▸ Required work:
A faithful copy of the whole listing is required.

▸ Data for this task:

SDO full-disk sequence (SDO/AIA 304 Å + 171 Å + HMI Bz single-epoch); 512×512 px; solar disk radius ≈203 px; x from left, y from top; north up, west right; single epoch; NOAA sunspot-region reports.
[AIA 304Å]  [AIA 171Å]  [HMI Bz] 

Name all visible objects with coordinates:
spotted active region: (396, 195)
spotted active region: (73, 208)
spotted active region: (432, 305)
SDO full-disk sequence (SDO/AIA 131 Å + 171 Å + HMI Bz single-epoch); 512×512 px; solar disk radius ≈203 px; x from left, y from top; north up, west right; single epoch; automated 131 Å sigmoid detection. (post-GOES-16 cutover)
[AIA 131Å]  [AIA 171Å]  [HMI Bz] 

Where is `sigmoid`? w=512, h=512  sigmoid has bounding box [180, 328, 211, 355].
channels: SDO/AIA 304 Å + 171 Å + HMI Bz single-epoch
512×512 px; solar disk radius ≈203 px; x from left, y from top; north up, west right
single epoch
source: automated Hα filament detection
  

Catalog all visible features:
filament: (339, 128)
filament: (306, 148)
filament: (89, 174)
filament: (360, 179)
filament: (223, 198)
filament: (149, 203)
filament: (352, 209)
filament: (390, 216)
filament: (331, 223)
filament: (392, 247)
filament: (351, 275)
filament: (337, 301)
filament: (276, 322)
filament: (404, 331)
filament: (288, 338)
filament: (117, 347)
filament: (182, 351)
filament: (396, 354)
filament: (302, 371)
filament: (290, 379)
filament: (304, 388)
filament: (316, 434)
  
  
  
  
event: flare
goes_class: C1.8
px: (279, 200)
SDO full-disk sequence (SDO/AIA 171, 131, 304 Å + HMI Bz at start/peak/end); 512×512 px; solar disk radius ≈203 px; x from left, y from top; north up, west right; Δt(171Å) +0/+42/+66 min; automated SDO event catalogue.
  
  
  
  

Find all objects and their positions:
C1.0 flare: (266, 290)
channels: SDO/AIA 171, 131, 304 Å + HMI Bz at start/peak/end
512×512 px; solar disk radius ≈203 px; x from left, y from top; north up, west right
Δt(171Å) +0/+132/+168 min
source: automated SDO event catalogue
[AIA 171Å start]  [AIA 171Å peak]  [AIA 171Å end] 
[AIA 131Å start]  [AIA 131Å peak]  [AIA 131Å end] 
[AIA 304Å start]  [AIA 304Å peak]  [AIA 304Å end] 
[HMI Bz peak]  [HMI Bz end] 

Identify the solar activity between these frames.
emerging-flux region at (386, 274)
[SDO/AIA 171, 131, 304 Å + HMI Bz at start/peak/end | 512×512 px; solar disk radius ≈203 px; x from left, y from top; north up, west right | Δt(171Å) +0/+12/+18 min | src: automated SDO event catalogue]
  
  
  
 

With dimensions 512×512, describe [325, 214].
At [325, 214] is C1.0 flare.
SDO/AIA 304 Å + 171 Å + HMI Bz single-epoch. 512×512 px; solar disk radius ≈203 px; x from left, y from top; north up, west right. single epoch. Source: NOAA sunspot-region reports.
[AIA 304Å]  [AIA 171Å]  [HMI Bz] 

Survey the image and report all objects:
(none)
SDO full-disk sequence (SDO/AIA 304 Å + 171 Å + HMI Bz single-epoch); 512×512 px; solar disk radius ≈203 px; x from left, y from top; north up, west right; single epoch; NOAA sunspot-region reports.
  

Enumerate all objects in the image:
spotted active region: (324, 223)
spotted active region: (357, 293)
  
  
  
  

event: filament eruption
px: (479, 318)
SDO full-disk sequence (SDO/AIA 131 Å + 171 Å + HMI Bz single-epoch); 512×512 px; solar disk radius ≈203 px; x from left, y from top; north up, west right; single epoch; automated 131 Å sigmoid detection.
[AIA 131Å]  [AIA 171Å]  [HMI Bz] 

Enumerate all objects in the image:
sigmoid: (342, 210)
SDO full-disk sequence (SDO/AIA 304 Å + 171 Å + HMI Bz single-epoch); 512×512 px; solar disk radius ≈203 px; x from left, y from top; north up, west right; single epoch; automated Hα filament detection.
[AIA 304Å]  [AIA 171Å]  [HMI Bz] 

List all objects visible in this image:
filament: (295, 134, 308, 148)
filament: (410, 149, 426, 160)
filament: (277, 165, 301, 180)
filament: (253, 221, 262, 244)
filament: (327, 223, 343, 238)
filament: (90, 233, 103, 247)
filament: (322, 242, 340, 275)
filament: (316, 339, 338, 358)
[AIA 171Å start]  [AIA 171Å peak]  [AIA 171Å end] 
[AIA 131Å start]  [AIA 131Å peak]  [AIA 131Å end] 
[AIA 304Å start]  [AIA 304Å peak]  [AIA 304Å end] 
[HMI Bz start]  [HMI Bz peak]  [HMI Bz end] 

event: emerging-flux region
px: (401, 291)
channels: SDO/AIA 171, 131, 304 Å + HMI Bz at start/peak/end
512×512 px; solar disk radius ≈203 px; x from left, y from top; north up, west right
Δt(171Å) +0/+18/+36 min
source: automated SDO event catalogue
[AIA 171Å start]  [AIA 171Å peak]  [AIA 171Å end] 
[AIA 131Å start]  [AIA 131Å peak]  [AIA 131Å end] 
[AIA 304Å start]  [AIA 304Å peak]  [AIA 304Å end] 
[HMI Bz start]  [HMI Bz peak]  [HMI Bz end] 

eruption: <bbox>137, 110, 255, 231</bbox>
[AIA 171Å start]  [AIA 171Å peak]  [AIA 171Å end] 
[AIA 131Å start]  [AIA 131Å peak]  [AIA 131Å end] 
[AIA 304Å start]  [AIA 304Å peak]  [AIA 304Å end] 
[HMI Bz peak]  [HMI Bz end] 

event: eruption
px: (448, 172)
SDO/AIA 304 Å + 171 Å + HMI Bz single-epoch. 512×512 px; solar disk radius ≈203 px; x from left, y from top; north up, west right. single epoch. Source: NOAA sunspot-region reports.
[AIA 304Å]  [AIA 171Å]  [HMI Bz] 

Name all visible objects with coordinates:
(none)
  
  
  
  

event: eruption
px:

▸ Your response:
SDO full-disk sequence (SDO/AIA 304 Å + 171 Å + HMI Bz single-epoch); 512×512 px; solar disk radius ≈203 px; x from left, y from top; north up, west right; single epoch; NOAA sunspot-region reports.
[AIA 304Å]  [AIA 171Å]  [HMI Bz] 

Name all visible objects with coordinates:
spotted active region: (396, 195)
spotted active region: (73, 208)
spotted active region: (432, 305)
SDO full-disk sequence (SDO/AIA 131 Å + 171 Å + HMI Bz single-epoch); 512×512 px; solar disk radius ≈203 px; x from left, y from top; north up, west right; single epoch; automated 131 Å sigmoid detection. (post-GOES-16 cutover)
[AIA 131Å]  [AIA 171Å]  [HMI Bz] 

Where is `sigmoid`? w=512, h=512  sigmoid has bounding box [180, 328, 211, 355].
channels: SDO/AIA 304 Å + 171 Å + HMI Bz single-epoch
512×512 px; solar disk radius ≈203 px; x from left, y from top; north up, west right
single epoch
source: automated Hα filament detection
  

Catalog all visible features:
filament: (339, 128)
filament: (306, 148)
filament: (89, 174)
filament: (360, 179)
filament: (223, 198)
filament: (149, 203)
filament: (352, 209)
filament: (390, 216)
filament: (331, 223)
filament: (392, 247)
filament: (351, 275)
filament: (337, 301)
filament: (276, 322)
filament: (404, 331)
filament: (288, 338)
filament: (117, 347)
filament: (182, 351)
filament: (396, 354)
filament: (302, 371)
filament: (290, 379)
filament: (304, 388)
filament: (316, 434)
  
  
  
  
event: flare
goes_class: C1.8
px: (279, 200)
SDO full-disk sequence (SDO/AIA 171, 131, 304 Å + HMI Bz at start/peak/end); 512×512 px; solar disk radius ≈203 px; x from left, y from top; north up, west right; Δt(171Å) +0/+42/+66 min; automated SDO event catalogue.
  
  
  
  

Find all objects and their positions:
C1.0 flare: (266, 290)
channels: SDO/AIA 171, 131, 304 Å + HMI Bz at start/peak/end
512×512 px; solar disk radius ≈203 px; x from left, y from top; north up, west right
Δt(171Å) +0/+132/+168 min
source: automated SDO event catalogue
[AIA 171Å start]  [AIA 171Å peak]  [AIA 171Å end] 
[AIA 131Å start]  [AIA 131Å peak]  [AIA 131Å end] 
[AIA 304Å start]  [AIA 304Å peak]  [AIA 304Å end] 
[HMI Bz peak]  [HMI Bz end] 

Identify the solar activity between these frames.
emerging-flux region at (386, 274)
[SDO/AIA 171, 131, 304 Å + HMI Bz at start/peak/end | 512×512 px; solar disk radius ≈203 px; x from left, y from top; north up, west right | Δt(171Å) +0/+12/+18 min | src: automated SDO event catalogue]
  
  
  
 

With dimensions 512×512, describe [325, 214].
At [325, 214] is C1.0 flare.
SDO/AIA 304 Å + 171 Å + HMI Bz single-epoch. 512×512 px; solar disk radius ≈203 px; x from left, y from top; north up, west right. single epoch. Source: NOAA sunspot-region reports.
[AIA 304Å]  [AIA 171Å]  [HMI Bz] 

Survey the image and report all objects:
(none)
SDO full-disk sequence (SDO/AIA 304 Å + 171 Å + HMI Bz single-epoch); 512×512 px; solar disk radius ≈203 px; x from left, y from top; north up, west right; single epoch; NOAA sunspot-region reports.
  

Enumerate all objects in the image:
spotted active region: (324, 223)
spotted active region: (357, 293)
  
  
  
  

event: filament eruption
px: (479, 318)
SDO full-disk sequence (SDO/AIA 131 Å + 171 Å + HMI Bz single-epoch); 512×512 px; solar disk radius ≈203 px; x from left, y from top; north up, west right; single epoch; automated 131 Å sigmoid detection.
[AIA 131Å]  [AIA 171Å]  [HMI Bz] 

Enumerate all objects in the image:
sigmoid: (342, 210)
SDO full-disk sequence (SDO/AIA 304 Å + 171 Å + HMI Bz single-epoch); 512×512 px; solar disk radius ≈203 px; x from left, y from top; north up, west right; single epoch; automated Hα filament detection.
[AIA 304Å]  [AIA 171Å]  [HMI Bz] 

List all objects visible in this image:
filament: (295, 134, 308, 148)
filament: (410, 149, 426, 160)
filament: (277, 165, 301, 180)
filament: (253, 221, 262, 244)
filament: (327, 223, 343, 238)
filament: (90, 233, 103, 247)
filament: (322, 242, 340, 275)
filament: (316, 339, 338, 358)
[AIA 171Å start]  [AIA 171Å peak]  [AIA 171Å end] 
[AIA 131Å start]  [AIA 131Å peak]  [AIA 131Å end] 
[AIA 304Å start]  [AIA 304Å peak]  [AIA 304Å end] 
[HMI Bz start]  [HMI Bz peak]  [HMI Bz end] 

event: emerging-flux region
px: (401, 291)
channels: SDO/AIA 171, 131, 304 Å + HMI Bz at start/peak/end
512×512 px; solar disk radius ≈203 px; x from left, y from top; north up, west right
Δt(171Å) +0/+18/+36 min
source: automated SDO event catalogue
[AIA 171Å start]  [AIA 171Å peak]  [AIA 171Å end] 
[AIA 131Å start]  [AIA 131Å peak]  [AIA 131Å end] 
[AIA 304Å start]  [AIA 304Å peak]  [AIA 304Å end] 
[HMI Bz start]  [HMI Bz peak]  [HMI Bz end] 

eruption: <bbox>137, 110, 255, 231</bbox>
[AIA 171Å start]  [AIA 171Å peak]  [AIA 171Å end] 
[AIA 131Å start]  [AIA 131Å peak]  [AIA 131Å end] 
[AIA 304Å start]  [AIA 304Å peak]  [AIA 304Å end] 
[HMI Bz peak]  [HMI Bz end] 

event: eruption
px: (448, 172)
SDO/AIA 304 Å + 171 Å + HMI Bz single-epoch. 512×512 px; solar disk radius ≈203 px; x from left, y from top; north up, west right. single epoch. Source: NOAA sunspot-region reports.
[AIA 304Å]  [AIA 171Å]  [HMI Bz] 

Name all visible objects with coordinates:
(none)
  
  
  
  

event: eruption
px:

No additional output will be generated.